> **EXERCISE DIRECTIONS**
Transcribe the listing below line for line without altering any wording, and omit the pictures from your transcription.

========================================================================

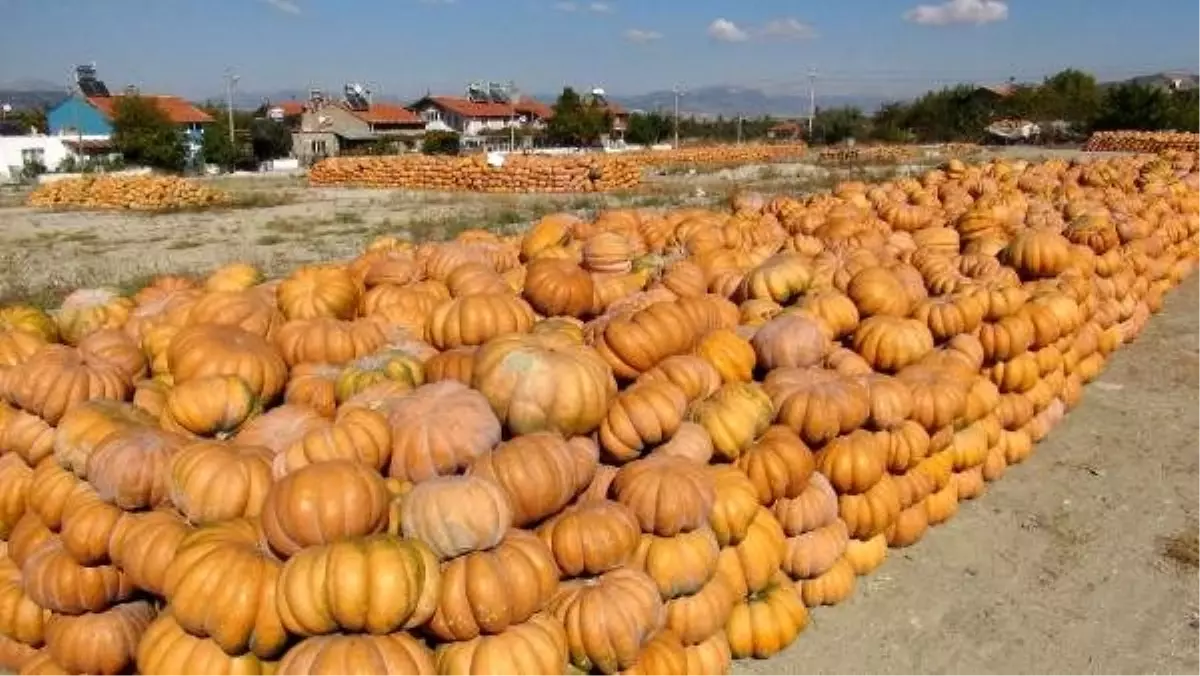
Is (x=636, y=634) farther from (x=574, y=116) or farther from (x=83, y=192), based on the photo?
(x=574, y=116)

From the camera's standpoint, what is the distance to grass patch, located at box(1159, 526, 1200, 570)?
5270 millimetres

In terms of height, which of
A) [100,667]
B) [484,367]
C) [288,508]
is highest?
[484,367]

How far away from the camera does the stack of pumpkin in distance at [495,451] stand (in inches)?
135

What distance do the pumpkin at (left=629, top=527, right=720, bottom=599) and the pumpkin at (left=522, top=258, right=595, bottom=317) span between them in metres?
2.27

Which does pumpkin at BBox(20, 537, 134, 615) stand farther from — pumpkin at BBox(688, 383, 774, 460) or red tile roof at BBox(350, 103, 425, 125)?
red tile roof at BBox(350, 103, 425, 125)

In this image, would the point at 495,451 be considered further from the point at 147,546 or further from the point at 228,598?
the point at 147,546

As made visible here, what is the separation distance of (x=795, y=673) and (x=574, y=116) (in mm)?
68935

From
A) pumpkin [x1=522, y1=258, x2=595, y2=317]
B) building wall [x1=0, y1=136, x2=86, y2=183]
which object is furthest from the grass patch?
building wall [x1=0, y1=136, x2=86, y2=183]

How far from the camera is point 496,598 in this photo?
3.38 meters

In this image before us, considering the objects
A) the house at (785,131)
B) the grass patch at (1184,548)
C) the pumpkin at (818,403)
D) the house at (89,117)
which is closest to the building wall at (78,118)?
the house at (89,117)

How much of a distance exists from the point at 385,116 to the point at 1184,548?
89365 mm

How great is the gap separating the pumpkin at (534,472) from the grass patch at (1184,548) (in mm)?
3734

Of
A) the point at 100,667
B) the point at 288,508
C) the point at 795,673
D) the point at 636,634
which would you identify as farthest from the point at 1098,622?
the point at 100,667

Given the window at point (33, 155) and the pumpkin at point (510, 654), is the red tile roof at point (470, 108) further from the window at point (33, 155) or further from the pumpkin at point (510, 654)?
the pumpkin at point (510, 654)
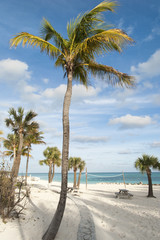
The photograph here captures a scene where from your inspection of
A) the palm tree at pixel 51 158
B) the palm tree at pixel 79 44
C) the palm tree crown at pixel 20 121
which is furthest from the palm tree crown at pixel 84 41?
the palm tree at pixel 51 158

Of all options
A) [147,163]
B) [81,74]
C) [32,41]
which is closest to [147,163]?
[147,163]

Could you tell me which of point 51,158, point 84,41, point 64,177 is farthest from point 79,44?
point 51,158

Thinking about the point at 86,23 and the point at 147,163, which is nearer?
the point at 86,23

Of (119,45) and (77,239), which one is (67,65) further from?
(77,239)

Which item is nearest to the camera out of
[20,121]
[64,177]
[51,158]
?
[64,177]

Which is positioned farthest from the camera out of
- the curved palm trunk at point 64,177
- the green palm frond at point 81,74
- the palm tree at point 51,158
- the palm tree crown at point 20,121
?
the palm tree at point 51,158

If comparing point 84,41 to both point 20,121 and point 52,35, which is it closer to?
point 52,35

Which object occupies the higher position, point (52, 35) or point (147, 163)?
point (52, 35)

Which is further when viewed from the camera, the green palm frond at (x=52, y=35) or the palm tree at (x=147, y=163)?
the palm tree at (x=147, y=163)

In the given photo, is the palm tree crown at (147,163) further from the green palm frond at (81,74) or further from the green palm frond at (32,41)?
the green palm frond at (32,41)

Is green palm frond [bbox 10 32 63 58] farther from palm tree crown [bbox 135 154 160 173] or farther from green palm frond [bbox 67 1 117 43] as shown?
palm tree crown [bbox 135 154 160 173]

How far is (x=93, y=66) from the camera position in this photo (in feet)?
26.0

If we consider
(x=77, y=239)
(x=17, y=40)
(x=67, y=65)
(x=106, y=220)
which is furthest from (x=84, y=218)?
(x=17, y=40)

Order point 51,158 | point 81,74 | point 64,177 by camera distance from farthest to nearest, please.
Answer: point 51,158 → point 81,74 → point 64,177
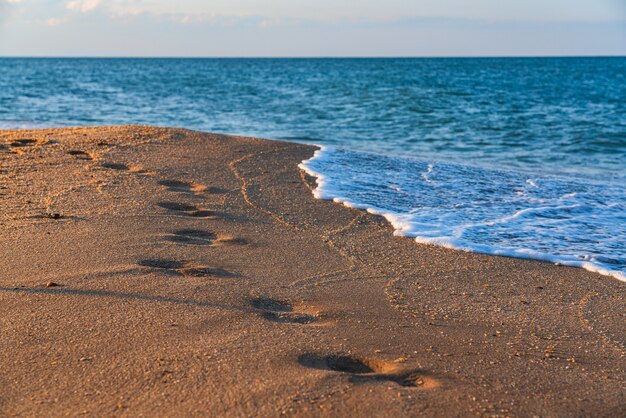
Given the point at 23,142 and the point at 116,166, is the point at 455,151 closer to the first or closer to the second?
the point at 116,166

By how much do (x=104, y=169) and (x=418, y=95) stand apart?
20633mm

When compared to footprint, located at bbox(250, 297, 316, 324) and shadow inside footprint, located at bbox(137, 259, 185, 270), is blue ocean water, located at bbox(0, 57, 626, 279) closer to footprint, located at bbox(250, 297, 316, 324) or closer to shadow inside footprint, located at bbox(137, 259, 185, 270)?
footprint, located at bbox(250, 297, 316, 324)

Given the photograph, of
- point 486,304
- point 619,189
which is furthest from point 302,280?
point 619,189

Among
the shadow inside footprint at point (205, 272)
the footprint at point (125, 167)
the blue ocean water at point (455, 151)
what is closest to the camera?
the shadow inside footprint at point (205, 272)

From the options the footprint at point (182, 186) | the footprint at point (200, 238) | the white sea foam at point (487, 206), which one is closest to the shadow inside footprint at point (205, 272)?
the footprint at point (200, 238)

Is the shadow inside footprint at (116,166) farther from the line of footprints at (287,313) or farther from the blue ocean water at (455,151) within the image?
the blue ocean water at (455,151)

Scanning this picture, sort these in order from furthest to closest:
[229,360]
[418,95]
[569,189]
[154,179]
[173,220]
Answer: [418,95] → [569,189] → [154,179] → [173,220] → [229,360]

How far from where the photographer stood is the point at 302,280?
4.09 meters

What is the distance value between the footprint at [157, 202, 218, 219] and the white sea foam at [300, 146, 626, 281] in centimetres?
133

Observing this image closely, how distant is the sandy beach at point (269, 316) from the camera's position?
267 centimetres

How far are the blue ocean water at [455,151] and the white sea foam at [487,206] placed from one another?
0.02 meters

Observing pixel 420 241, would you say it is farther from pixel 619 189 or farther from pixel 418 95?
→ pixel 418 95

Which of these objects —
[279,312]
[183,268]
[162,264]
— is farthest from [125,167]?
[279,312]

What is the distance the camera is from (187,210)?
18.0 ft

========================================================================

> **THE RESPONSE**
Is (x=636, y=634) farther from (x=574, y=116) or farther from (x=83, y=192), based on the photo?
(x=574, y=116)

From the camera's standpoint, what is the distance to grass patch, located at box(1159, 526, 1200, 570)?
5270 millimetres

In terms of height, which of
A) [100,667]
B) [484,367]
C) [288,508]
is highest?
[484,367]

How far away from the camera does the stack of pumpkin in distance at [495,451] stand (in inches)?
135

What distance do the pumpkin at (left=629, top=527, right=720, bottom=599) and the pumpkin at (left=522, top=258, right=595, bottom=317) span between them in metres?
2.27

Which does pumpkin at BBox(20, 537, 134, 615) stand farther from — pumpkin at BBox(688, 383, 774, 460) or red tile roof at BBox(350, 103, 425, 125)?
red tile roof at BBox(350, 103, 425, 125)

In this image, would the point at 495,451 be considered further from the point at 147,546 or further from the point at 228,598?
the point at 147,546

As made visible here, what is the separation distance of (x=795, y=673) and (x=574, y=116) (in mm)?
68935

From
A) pumpkin [x1=522, y1=258, x2=595, y2=317]
B) building wall [x1=0, y1=136, x2=86, y2=183]
which object is furthest from the grass patch?
building wall [x1=0, y1=136, x2=86, y2=183]

How far from the camera is point 496,598 in this photo?
3.38 meters

In this image before us, considering the objects
A) the house at (785,131)
B) the grass patch at (1184,548)
C) the pumpkin at (818,403)
D) the house at (89,117)
which is closest to the building wall at (78,118)?
the house at (89,117)

How much of a distance exists from the point at 385,116 to the point at 1184,548?
89365 mm

How great is the gap separating the pumpkin at (534,472) from the grass patch at (1184,548) (in mm)?
3734

Of
A) the point at 100,667
B) the point at 288,508
C) the point at 795,673
D) the point at 636,634
which would you identify as farthest from the point at 1098,622?
the point at 100,667

Given the window at point (33, 155) and the pumpkin at point (510, 654), is the red tile roof at point (470, 108) further from the window at point (33, 155) or further from the pumpkin at point (510, 654)?
the pumpkin at point (510, 654)
The photograph here captures a scene where from your inspection of
A) the palm tree at pixel 51 158
B) the palm tree at pixel 79 44
C) the palm tree crown at pixel 20 121
which is furthest from the palm tree crown at pixel 84 41?
the palm tree at pixel 51 158

Of all options
A) [147,163]
B) [81,74]
C) [32,41]
which is closest to [147,163]?
[147,163]

Could you tell me which of point 51,158, point 84,41, point 64,177 is farthest from point 79,44?
point 51,158

Thinking about the point at 86,23 and the point at 147,163, which is nearer?
the point at 86,23

Of (119,45) and (77,239), which one is (67,65) further from?
(77,239)

Which item is nearest to the camera out of
[20,121]
[64,177]
[51,158]
?
[64,177]

Which is positioned farthest from the camera out of
- the curved palm trunk at point 64,177
- the green palm frond at point 81,74
- the palm tree at point 51,158
- the palm tree crown at point 20,121
?
the palm tree at point 51,158

If comparing point 84,41 to both point 20,121 and point 52,35, which is it closer to?
point 52,35

Which object occupies the higher position, point (52, 35) or point (147, 163)?
point (52, 35)

Which is further when viewed from the camera, the green palm frond at (x=52, y=35) or the palm tree at (x=147, y=163)?
the palm tree at (x=147, y=163)

In the given photo, is the palm tree crown at (147,163) further from the green palm frond at (81,74) or further from the green palm frond at (32,41)?
the green palm frond at (32,41)

Is green palm frond [bbox 10 32 63 58] farther from palm tree crown [bbox 135 154 160 173] or farther from green palm frond [bbox 67 1 117 43] as shown?
palm tree crown [bbox 135 154 160 173]

How far is (x=93, y=66) from the camera position in this photo (in feet)?
26.0

If we consider
(x=77, y=239)
(x=17, y=40)
(x=67, y=65)
(x=106, y=220)
which is furthest from (x=84, y=218)?
(x=17, y=40)

Order point 51,158 | point 81,74 | point 64,177 by camera distance from farthest to nearest, please.
Answer: point 51,158 → point 81,74 → point 64,177
Given the point at 23,142 and the point at 116,166, is the point at 455,151 closer to the first or closer to the second?
the point at 116,166

By how much do (x=104, y=169) and (x=418, y=95) stand apart?
20633mm

When compared to footprint, located at bbox(250, 297, 316, 324) and shadow inside footprint, located at bbox(137, 259, 185, 270), is blue ocean water, located at bbox(0, 57, 626, 279) closer to footprint, located at bbox(250, 297, 316, 324) or closer to shadow inside footprint, located at bbox(137, 259, 185, 270)?
footprint, located at bbox(250, 297, 316, 324)

Given the photograph, of
- point 486,304
- point 619,189
which is furthest from point 302,280?
point 619,189

Among
the shadow inside footprint at point (205, 272)
the footprint at point (125, 167)
the blue ocean water at point (455, 151)
what is closest to the camera?
the shadow inside footprint at point (205, 272)

From the options the footprint at point (182, 186) | the footprint at point (200, 238) | the white sea foam at point (487, 206), which one is closest to the shadow inside footprint at point (205, 272)?
the footprint at point (200, 238)

Is the shadow inside footprint at (116,166) farther from the line of footprints at (287,313) or farther from the blue ocean water at (455,151) within the image?
the blue ocean water at (455,151)

Scanning this picture, sort these in order from furthest to closest:
[229,360]
[418,95]
[569,189]
[154,179]
[173,220]
Answer: [418,95] → [569,189] → [154,179] → [173,220] → [229,360]

How far from where the photographer stood is the point at 302,280?
4.09 meters

What is the distance value between the footprint at [157, 202, 218, 219] and the white sea foam at [300, 146, 626, 281] in centimetres?
133

Observing this image closely, how distant is the sandy beach at point (269, 316) from the camera's position?
267 centimetres

How far are the blue ocean water at [455,151] and the white sea foam at [487,206] placed from one another?
0.02 meters

Observing pixel 420 241, would you say it is farther from pixel 619 189 or farther from pixel 418 95?
→ pixel 418 95

Which of these objects —
[279,312]
[183,268]
[162,264]
— is farthest from [125,167]?
[279,312]

What is the distance the camera is from (187,210)?
18.0 ft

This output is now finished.